* Document text
==============================

HUMBOLDT COUNTY – On January 8, 2024, the Humboldt County Sheriff’s Office (HCSO) announced that with the help of DNA and forensic genealogy, the human remains found in 1968 have been identified.
On May 1, 1968, HCSO received a letter in the mail indicating a human skull had been found near Berry Summit. HCSO responded to the scene, located and located additional remains. It was reported two teenagers had been playing in a pile of rocks on April 28, 1968 when they found the skull. Detectives learned the area where the skull was located had been used by Granite Construction in 1965 for storage of debris from the 1964 flood.
The skeletal remains were sent to the Federal Bureau of Investigation in Washington DC and examined at the Smithsonian Institution. The remains were later returned to the Humboldt County Sheriff’s Office and buried on June 26, 1968, at Ocean View Cemetery. Not much was known about the remains other that they were that of a male between 45-60 years old.
In 2002 the California Department of Justice (Cal DOJ) began requiring DNA samples be obtained from recovered unidentified human remains.
On December 28, 2010, the unknown subject’s grave was exhumed, and samples were taken for DNA entry. The DNA samples were entered into both the California Missing Person DNA Database and National Unidentified Person DNA Index. The DNA profile was routinely searched against profiles from both missing person and other human remains in the Combined Index System (CODIS). No matches were ever made.

==============================

Indicate whether each statement agrees with the report on the remains found in Humboldt County in 1968, answering yes or no and quoting the deciding words of the report: 1. Two teenagers found the skull while playing in a pile of rocks. 2. The remains were buried at Ocean View Cemetery in 1968. 3. A search of the DNA profile in CODIS produced a match.

Stored items:
==============================

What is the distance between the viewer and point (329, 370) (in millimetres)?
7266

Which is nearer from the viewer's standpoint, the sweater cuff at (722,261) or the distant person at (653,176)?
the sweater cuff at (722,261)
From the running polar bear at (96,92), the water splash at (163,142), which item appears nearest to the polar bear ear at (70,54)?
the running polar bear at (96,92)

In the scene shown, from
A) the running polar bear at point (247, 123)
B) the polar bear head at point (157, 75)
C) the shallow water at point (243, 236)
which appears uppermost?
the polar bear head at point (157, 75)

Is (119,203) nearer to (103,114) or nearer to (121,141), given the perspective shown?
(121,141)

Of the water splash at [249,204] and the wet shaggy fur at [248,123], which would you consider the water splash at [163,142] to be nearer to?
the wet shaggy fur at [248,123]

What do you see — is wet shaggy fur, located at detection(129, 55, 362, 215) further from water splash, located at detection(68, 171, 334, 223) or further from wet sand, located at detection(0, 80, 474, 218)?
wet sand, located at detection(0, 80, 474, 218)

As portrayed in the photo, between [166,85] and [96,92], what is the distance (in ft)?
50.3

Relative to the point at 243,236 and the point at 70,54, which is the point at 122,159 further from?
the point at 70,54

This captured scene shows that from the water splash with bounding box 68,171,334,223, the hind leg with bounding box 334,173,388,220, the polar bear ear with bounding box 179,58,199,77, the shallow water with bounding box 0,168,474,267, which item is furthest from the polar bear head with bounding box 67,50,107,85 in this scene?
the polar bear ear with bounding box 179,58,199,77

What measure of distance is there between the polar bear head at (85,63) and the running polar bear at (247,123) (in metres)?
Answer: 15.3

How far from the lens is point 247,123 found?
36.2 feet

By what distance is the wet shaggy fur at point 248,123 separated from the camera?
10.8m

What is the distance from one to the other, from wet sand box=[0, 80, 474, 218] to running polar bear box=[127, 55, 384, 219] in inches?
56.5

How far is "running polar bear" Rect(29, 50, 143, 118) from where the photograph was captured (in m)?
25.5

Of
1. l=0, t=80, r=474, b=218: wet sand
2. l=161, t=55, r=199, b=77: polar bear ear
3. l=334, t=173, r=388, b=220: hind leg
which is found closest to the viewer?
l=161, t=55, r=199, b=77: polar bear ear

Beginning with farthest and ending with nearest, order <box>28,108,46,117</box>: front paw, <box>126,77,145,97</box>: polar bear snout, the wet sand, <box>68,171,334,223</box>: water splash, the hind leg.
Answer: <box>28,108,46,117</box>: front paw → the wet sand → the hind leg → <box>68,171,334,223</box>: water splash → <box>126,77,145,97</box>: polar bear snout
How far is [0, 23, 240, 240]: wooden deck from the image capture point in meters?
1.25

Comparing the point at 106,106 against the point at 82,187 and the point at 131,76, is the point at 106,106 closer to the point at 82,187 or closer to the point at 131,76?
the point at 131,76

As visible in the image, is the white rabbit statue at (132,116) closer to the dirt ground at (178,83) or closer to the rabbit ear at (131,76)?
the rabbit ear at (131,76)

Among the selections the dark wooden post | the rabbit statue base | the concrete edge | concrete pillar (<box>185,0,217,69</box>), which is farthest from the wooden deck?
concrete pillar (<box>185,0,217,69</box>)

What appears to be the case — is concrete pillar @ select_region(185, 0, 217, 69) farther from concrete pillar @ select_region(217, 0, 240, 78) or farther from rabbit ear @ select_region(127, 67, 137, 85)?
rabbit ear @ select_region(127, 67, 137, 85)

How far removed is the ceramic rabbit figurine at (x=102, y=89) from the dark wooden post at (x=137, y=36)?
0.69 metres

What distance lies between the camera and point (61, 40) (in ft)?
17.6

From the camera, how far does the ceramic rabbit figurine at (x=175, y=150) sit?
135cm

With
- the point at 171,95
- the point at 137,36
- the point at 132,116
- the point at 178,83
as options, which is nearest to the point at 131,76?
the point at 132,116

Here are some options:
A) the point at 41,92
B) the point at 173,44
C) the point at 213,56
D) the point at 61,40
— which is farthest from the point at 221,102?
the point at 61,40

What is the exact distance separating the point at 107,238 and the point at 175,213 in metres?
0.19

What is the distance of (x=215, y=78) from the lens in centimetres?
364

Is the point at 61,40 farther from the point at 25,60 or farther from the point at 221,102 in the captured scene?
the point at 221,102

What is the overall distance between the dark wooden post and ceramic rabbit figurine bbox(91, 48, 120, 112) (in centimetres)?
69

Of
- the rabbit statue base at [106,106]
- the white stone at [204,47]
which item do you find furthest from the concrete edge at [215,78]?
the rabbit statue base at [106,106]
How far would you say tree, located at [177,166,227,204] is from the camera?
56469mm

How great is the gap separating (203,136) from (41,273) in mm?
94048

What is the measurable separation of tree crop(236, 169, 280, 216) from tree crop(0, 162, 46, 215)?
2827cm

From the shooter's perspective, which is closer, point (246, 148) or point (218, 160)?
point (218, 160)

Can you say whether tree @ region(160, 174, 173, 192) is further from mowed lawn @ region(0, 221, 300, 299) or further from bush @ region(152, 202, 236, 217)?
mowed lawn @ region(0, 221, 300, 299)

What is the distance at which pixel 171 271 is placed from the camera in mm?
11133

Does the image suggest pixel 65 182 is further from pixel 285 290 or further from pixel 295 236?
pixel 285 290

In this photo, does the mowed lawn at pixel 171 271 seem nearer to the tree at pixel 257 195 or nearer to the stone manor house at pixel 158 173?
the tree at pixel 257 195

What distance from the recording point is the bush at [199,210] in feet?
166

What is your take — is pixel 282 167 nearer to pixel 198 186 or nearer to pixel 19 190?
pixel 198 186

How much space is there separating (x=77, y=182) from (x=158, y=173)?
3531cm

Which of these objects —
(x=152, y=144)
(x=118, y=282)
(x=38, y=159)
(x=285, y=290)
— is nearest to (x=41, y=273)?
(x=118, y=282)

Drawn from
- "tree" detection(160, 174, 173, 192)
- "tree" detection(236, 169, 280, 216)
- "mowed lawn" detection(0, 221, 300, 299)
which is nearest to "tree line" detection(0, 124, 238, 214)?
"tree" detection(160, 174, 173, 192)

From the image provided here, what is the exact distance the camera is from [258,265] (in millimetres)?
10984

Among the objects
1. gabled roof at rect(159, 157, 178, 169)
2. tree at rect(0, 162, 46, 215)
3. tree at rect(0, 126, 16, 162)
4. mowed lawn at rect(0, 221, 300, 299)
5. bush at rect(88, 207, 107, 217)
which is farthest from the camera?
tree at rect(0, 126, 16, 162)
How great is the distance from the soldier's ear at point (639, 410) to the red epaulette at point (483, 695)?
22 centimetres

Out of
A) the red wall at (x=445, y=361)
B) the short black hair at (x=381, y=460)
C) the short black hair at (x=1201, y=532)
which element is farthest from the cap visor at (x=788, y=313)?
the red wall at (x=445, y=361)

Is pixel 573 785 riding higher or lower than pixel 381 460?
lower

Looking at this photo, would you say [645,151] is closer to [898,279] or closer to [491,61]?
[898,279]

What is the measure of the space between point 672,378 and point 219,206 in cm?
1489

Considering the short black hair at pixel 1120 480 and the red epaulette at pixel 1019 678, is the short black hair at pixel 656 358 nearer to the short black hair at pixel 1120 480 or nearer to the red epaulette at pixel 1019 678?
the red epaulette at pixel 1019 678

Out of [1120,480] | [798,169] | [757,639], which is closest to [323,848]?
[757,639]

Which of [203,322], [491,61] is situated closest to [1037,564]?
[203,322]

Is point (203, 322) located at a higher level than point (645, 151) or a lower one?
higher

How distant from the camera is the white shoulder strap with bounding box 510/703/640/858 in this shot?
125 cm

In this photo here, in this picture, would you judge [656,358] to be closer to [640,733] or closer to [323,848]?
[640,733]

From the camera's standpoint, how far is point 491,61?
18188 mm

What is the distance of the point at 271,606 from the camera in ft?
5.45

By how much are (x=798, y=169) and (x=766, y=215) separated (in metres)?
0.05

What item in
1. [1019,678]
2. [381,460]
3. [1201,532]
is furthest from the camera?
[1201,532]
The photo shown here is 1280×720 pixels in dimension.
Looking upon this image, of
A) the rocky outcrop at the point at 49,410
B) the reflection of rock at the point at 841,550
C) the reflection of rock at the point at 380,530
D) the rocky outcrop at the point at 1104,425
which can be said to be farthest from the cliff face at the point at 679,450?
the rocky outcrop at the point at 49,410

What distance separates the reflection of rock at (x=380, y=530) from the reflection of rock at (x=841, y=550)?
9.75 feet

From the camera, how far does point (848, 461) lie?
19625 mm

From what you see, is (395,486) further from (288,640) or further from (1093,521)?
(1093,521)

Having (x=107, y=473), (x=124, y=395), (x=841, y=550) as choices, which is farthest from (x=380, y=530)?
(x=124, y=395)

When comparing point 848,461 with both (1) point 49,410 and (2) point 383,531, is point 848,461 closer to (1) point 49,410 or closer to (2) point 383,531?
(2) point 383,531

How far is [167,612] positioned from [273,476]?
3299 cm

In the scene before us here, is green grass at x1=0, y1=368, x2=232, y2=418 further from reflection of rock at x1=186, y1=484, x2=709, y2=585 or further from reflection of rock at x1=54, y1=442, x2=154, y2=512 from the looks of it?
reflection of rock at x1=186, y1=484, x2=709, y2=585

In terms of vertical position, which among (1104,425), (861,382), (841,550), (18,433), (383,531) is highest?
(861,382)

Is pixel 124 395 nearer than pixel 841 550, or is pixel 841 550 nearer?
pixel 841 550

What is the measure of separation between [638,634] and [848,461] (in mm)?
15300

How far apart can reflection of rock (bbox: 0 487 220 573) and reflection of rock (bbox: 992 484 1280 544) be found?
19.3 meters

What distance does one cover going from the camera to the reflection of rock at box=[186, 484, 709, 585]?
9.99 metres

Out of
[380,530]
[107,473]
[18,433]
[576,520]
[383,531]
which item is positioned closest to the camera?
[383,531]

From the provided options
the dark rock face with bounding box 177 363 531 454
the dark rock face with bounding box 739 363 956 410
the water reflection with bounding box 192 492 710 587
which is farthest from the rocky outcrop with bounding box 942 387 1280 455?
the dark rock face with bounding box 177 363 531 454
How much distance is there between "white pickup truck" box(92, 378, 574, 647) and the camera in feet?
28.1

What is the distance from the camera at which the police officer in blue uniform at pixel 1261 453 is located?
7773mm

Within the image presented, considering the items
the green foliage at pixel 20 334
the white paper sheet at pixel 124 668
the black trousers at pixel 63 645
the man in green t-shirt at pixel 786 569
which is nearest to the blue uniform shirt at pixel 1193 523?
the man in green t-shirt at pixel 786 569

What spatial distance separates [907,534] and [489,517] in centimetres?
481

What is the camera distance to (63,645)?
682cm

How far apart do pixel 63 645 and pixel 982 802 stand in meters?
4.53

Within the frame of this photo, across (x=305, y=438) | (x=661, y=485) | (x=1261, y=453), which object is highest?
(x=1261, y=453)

==============================

* Exercise response
1. Yes: "It was reported two teenagers had been playing in a pile of rocks on April 28, 1968 when they found the skull."
2. Yes: "buried on June 26, 1968, at Ocean View Cemetery."
3. No: "No matches were ever made."